Continuously Monitor Motion In Real Time
Preclinical Researchers Use This Metric to:
- Continuously monitor animal activity in near-real time.
- Conduct short-term studies to track acute effects of therapeutic interventions.
- Conduct long-term studies to monitor delayed and/or chronic treatment effects.
- Document the natural history of animal disease models.
Observation and quantification of freely moving animals is a powerful tool for understanding the effects of genetic, environmental, and therapeutic manipulations on physiology and behavior (1,2). Numerous studies have demonstrated that animal strain, environment, handling, pharmacological agents, disease conditions, aging, stress, and altered neurological states can impact quantifiable aspects of animal activity (2-7). Measurement of overall activity, as well as specific subtypes of activity such as circadian rhythms and particular aspects of locomotion, can be used as an integrated readout for tracking disease progression.
VIUM MOTION METRIC
Vium’s automated sensors and computer-vision algorithms provide continuous observation using HD video captured at 24 frames per second (Figure 1).
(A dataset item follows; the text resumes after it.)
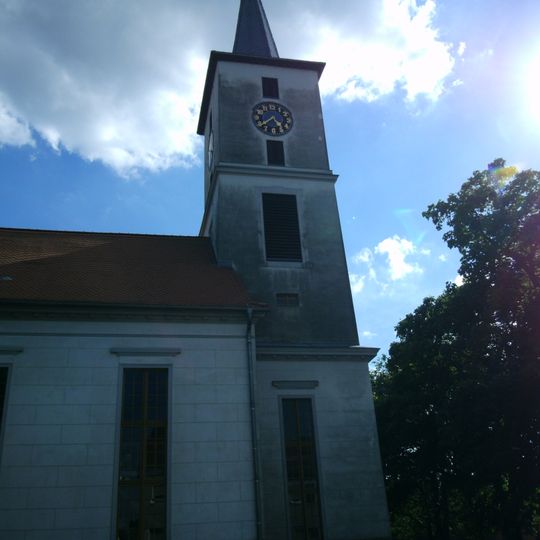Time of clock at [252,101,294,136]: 4:38
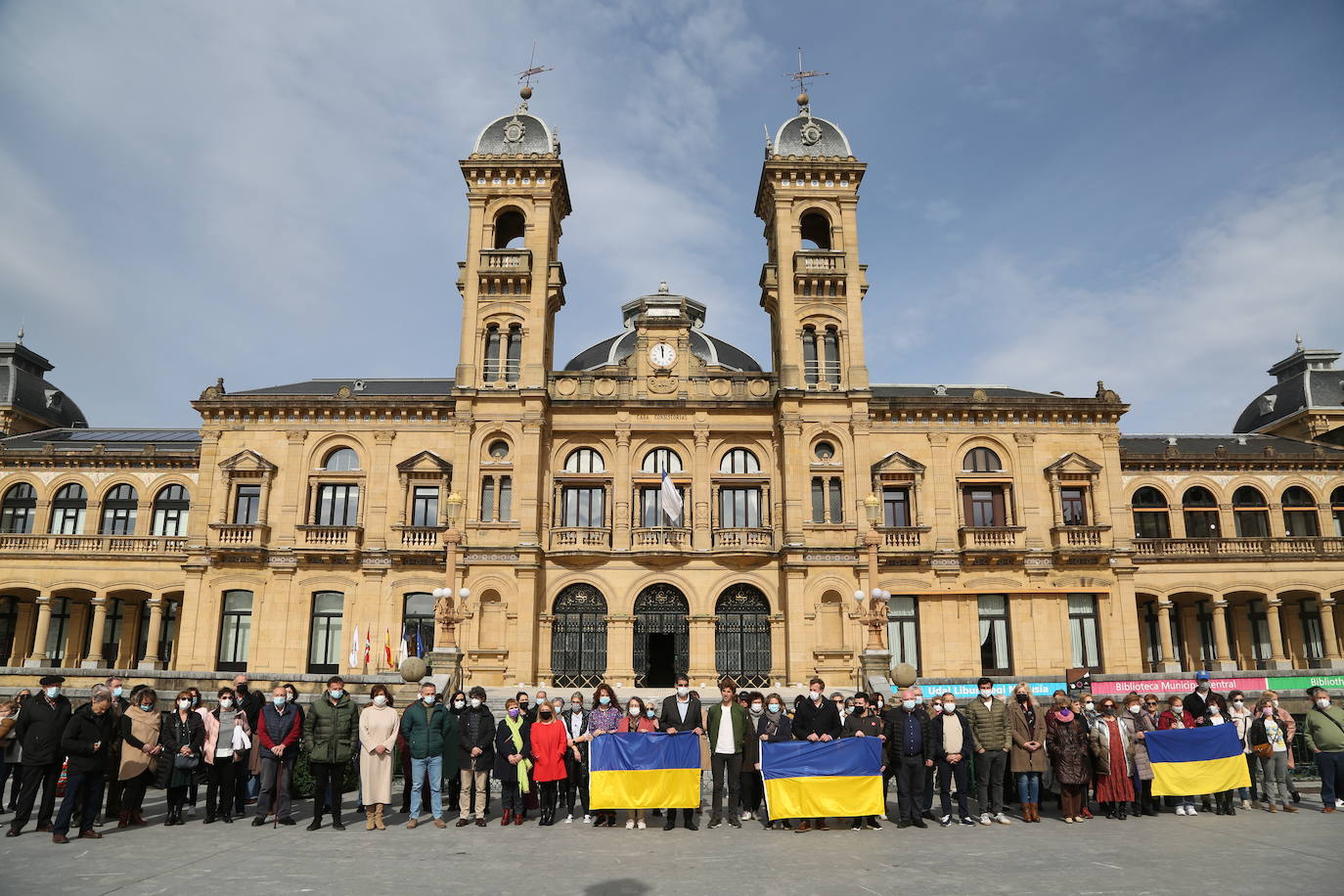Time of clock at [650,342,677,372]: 11:58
Our proprietary algorithms discriminate and quantify animal behaviors including spontaneous wheel-running, breathing rate, and circadian activity.
Our platform’s ability to accurately measure motion across a range of at speeds up to 5 cm/s was validated using a speed-controlled visual target placed within a Vium Smart House.
METHODS AND RESULTS
A visual target, placed within a standard Vium Smart House, was set to move at physiologically relevant speeds ranging from 0.5 – 5 cm/s. Raw video was transformed into cage-floor coordinates, and rendered into velocity measurements via computer vision analysis (8). The speed estimated using computer vision video analysis was compared to actual speed of the visual target in both high density (mouse size) and low density (rat or mouse) Smart Houses (Fig. 2). Confidence interval is based on mean and standard deviation of the percentage error.
Our validated motion metric is used to detect changes in overall animal activity, and also to derive metrics to assess disease progression in a variety of rodent models, such as Rheumatoid Arthritis, potentially replacing the need for more laborious and less reliable conventional measurements. Detection of these features of animal activity could be used as direct readouts of therapeutic efficacy in relevant models, as a source of insights into novel or unexpected drug effects, as an indicator of animal health or moribund status, and/or as an early indication of potential safety signals.